Anyway, that's about all I can think of at this point. I'm incredibly impressed with this bike. It feels different from other bikes. Those differences took a few weeks to get used to. But I now see the logic in every one of the differences I've found, and I would not go back to what I previously liked. It is that elusive mix of DH and AM that everyone seems to want. It feels like it should be inefficient on the climbs, but it gets you to the top very quickly, and does not sap all of your strength in the process. It is incredibly playful, super plush, and very agile on the way down. It is strong, well designed, and handles exceptionally well. What more can one want?
(Bull Run, Mag 7, Moab)
(Climbing Jacob's Ladder, Corner Canyon, Salt Lake City)

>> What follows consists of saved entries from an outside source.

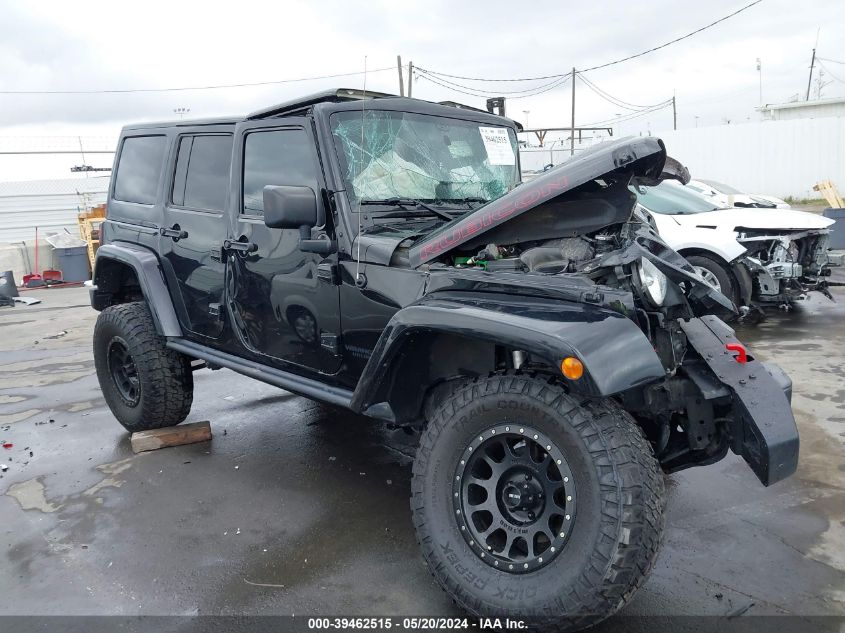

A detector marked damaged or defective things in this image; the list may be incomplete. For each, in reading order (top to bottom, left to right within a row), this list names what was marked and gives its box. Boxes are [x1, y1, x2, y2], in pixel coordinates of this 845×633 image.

cracked windshield [332, 108, 516, 207]
damaged front end [408, 137, 796, 484]
white damaged suv [632, 180, 832, 312]
damaged front end [736, 228, 836, 304]
crumpled front bumper [680, 314, 796, 484]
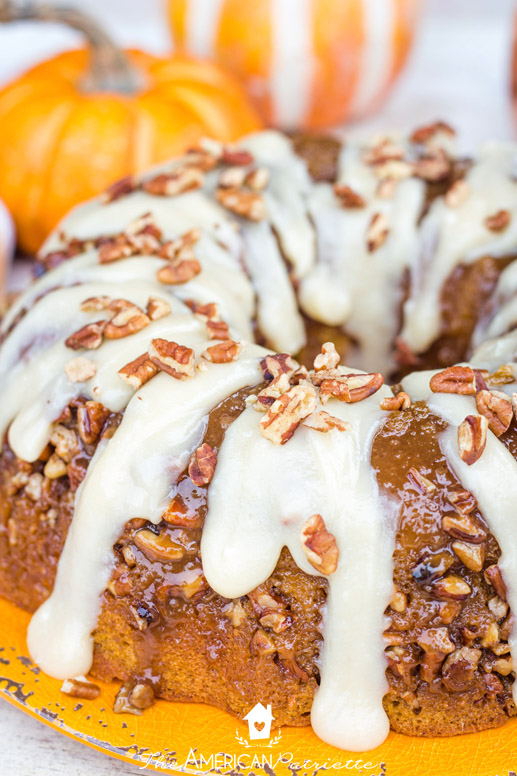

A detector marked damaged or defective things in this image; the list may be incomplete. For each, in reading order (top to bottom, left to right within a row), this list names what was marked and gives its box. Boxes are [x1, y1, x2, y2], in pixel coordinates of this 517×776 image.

chipped paint plate [1, 600, 516, 776]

Oh, one more thing. Canfield's customer service is outstanding. It's been said over and over again in these forums, but it is true. I called well before ordering to ask a few silly questions about compatible components. The guy (Sean) answered all of my questions very honestly and enthusiastically. While we chatted, I could hear noises in the background hat sounded like bikes, and I eventually asked about it. Turns out, he had stopped mid-ride/photo shoot to answer his work phone! That is a person truly dedicated to the customer. Incredibly nice and knowledgeable people, and they stand behind their products 100%. Not that they need to though, The One stands just fine on its own.